| Quote #4 I saw my life branching out before me like the green fig tree in the story. |
One aspect of Esther's depression is that she feels paralyzed, unable to act. The fig tree here represents all of the possibilities for action that she just can't muster up the initiative to pursue.
| Quote #5 A small answering point in my body flew toward it. I felt my lungs inflate with the inrush of scenery – air, mountains, trees, people. I thought, "This is what it is to be happy." |
While Esther is certainly mentally ill, she experiences moments of almost visionary clarity, such as the one described in this passage. It is this clarity that comes through when she makes her biting critique of the hypocrisy of modern society. Her experience suggests that her "madness" is not an either/or kind of thing, but a composite of physiological, emotional, and social factors. Simply put, both Esther and society contribute to her suicidal depression.

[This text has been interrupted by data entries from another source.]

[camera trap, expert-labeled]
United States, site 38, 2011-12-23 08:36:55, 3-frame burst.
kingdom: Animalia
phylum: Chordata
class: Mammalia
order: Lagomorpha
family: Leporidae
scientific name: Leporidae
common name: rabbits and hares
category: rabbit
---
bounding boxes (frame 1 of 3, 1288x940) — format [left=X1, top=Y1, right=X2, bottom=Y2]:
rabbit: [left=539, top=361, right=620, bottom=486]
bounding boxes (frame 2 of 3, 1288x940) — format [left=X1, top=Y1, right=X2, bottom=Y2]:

| Quote #6 I made out men and women, and boys and girls who must be as young as I, but there was a uniformity to their faces, as if they had lain for a long time on a shelf, out of the sunlight, under siftings of pale, fine dust. (12.9) |
The "uniformity" of these patients is distressing when you consider that Dr. Gordon, who runs the institution, also happens to be prone to uniformity, as seen when he repeats the things he said about Esther's college. These patients basically represent how even "sane" or "normal" people are trapped in habits and routines.